**SHORT EXERCISE:** Convert the data below, everything from the line containing "Is weathered stone" down to the line containing "456 centimetres", into a two-column CSV with the header input,output. Give one row per pair, with the text in input and its answer in output, each in a single quoted field with any line breaks replaced by spaces.
>> Begin
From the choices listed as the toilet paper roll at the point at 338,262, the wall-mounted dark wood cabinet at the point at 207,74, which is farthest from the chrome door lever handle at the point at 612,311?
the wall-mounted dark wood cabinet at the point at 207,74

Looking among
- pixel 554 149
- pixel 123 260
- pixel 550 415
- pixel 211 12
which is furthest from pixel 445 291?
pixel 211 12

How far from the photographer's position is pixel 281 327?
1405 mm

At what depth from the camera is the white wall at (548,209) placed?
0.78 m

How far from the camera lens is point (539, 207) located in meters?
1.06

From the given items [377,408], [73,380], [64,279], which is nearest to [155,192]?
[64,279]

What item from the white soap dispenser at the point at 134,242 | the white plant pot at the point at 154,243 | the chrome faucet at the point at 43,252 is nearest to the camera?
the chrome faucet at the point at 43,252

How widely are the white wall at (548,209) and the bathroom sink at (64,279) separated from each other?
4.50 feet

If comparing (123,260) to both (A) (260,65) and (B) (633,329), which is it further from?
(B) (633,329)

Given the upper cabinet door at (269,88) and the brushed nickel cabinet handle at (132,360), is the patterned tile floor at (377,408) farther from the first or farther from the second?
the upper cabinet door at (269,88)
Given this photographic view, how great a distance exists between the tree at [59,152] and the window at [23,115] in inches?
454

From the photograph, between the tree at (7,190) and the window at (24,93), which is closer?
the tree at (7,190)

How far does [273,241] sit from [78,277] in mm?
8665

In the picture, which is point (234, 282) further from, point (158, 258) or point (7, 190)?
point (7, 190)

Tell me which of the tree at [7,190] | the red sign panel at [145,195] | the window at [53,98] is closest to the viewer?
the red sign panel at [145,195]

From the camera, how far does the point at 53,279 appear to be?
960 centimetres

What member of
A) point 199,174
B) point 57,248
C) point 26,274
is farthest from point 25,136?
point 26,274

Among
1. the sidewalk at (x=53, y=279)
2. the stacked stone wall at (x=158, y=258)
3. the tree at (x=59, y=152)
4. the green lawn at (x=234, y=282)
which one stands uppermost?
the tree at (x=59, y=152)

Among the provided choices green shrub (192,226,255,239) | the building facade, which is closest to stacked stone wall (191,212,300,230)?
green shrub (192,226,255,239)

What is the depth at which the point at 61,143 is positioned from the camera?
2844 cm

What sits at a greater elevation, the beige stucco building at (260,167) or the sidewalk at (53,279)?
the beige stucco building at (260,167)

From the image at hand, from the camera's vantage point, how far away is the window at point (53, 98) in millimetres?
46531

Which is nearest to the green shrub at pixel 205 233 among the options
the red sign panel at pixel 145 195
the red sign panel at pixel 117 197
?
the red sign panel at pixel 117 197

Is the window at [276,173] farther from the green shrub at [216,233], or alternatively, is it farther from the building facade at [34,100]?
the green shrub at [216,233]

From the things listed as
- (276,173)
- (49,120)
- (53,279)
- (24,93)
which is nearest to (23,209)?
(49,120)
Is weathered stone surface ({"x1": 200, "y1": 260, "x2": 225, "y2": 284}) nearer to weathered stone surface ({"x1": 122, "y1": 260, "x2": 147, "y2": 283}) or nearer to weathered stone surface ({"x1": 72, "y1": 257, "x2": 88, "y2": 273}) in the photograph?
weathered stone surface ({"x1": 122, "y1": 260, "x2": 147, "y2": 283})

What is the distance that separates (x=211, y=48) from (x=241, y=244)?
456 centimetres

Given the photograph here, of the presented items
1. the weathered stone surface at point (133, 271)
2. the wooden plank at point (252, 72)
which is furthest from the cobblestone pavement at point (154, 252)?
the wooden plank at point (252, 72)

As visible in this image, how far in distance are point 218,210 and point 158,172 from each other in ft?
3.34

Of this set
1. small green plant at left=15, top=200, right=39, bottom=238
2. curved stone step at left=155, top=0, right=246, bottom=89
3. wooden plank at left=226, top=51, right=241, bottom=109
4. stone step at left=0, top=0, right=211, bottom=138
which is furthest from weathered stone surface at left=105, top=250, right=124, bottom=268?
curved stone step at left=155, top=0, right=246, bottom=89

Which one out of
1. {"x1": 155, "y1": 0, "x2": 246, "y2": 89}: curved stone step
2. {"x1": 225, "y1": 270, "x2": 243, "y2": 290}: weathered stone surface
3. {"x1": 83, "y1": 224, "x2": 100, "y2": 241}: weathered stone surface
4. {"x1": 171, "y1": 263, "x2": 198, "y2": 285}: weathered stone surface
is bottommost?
>> End
**COMPLETE RESPONSE:**
input,output
"Is weathered stone surface ({""x1"": 200, ""y1"": 260, ""x2"": 225, ""y2"": 284}) nearer to weathered stone surface ({""x1"": 122, ""y1"": 260, ""x2"": 147, ""y2"": 283}) or nearer to weathered stone surface ({""x1"": 72, ""y1"": 257, ""x2"": 88, ""y2"": 273}) in the photograph?","weathered stone surface ({""x1"": 122, ""y1"": 260, ""x2"": 147, ""y2"": 283})"
"What is the distance that separates (x=211, y=48) from (x=241, y=244)?","456 centimetres"